Records
========================================================================

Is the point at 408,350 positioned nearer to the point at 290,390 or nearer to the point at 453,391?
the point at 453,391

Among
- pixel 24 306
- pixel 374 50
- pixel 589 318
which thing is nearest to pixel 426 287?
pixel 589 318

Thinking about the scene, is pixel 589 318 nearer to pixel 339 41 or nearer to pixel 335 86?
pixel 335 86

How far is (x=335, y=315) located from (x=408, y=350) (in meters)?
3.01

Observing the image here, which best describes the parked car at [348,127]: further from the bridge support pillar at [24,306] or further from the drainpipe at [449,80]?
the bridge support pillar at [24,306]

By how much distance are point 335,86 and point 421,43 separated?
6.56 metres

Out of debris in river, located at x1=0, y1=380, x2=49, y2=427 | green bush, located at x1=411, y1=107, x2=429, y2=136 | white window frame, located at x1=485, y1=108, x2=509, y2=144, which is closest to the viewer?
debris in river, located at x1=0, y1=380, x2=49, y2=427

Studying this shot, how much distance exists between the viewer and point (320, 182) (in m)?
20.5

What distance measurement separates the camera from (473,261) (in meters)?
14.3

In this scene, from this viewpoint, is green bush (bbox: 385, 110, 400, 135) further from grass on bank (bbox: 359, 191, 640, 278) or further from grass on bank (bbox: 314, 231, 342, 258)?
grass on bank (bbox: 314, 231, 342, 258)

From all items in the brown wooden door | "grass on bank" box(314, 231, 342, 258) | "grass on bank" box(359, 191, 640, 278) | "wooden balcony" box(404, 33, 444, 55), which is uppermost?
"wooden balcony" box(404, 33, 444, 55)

========================================================================

WRITTEN TASK: Can you write these lines out again, switching "green bush" to "leafy shrub" everywhere it occurs and leaving everything else as it is?

RESPONSE TO THE TASK:
Is the point at 408,350 positioned nearer to the point at 290,390 or nearer to the point at 453,391?
the point at 453,391

Among
- pixel 24 306
- pixel 374 50
- pixel 589 318
which thing is nearest to pixel 426 287?
pixel 589 318

Thinking about the scene, is pixel 589 318 nearer to pixel 339 41 or nearer to pixel 335 86?
pixel 335 86

How far is (x=335, y=315) located from (x=408, y=350) (in meters)?
3.01

Observing the image here, which best describes the parked car at [348,127]: further from the bridge support pillar at [24,306] or further from the drainpipe at [449,80]?
the bridge support pillar at [24,306]

By how much distance are point 335,86 and point 421,43 separated?
6.56 metres

Out of debris in river, located at x1=0, y1=380, x2=49, y2=427 | leafy shrub, located at x1=411, y1=107, x2=429, y2=136 | white window frame, located at x1=485, y1=108, x2=509, y2=144, which is closest to the viewer?
debris in river, located at x1=0, y1=380, x2=49, y2=427

Studying this shot, how much distance exists between the viewer and point (320, 182) (in m)?
20.5

What distance measurement separates the camera from (473,261) (in meters)?
14.3

In this scene, from this viewpoint, is leafy shrub (bbox: 385, 110, 400, 135) further from grass on bank (bbox: 359, 191, 640, 278) or further from grass on bank (bbox: 314, 231, 342, 258)?
grass on bank (bbox: 314, 231, 342, 258)

From all items in the brown wooden door | "grass on bank" box(314, 231, 342, 258) | "grass on bank" box(359, 191, 640, 278) | "wooden balcony" box(404, 33, 444, 55), which is uppermost?
"wooden balcony" box(404, 33, 444, 55)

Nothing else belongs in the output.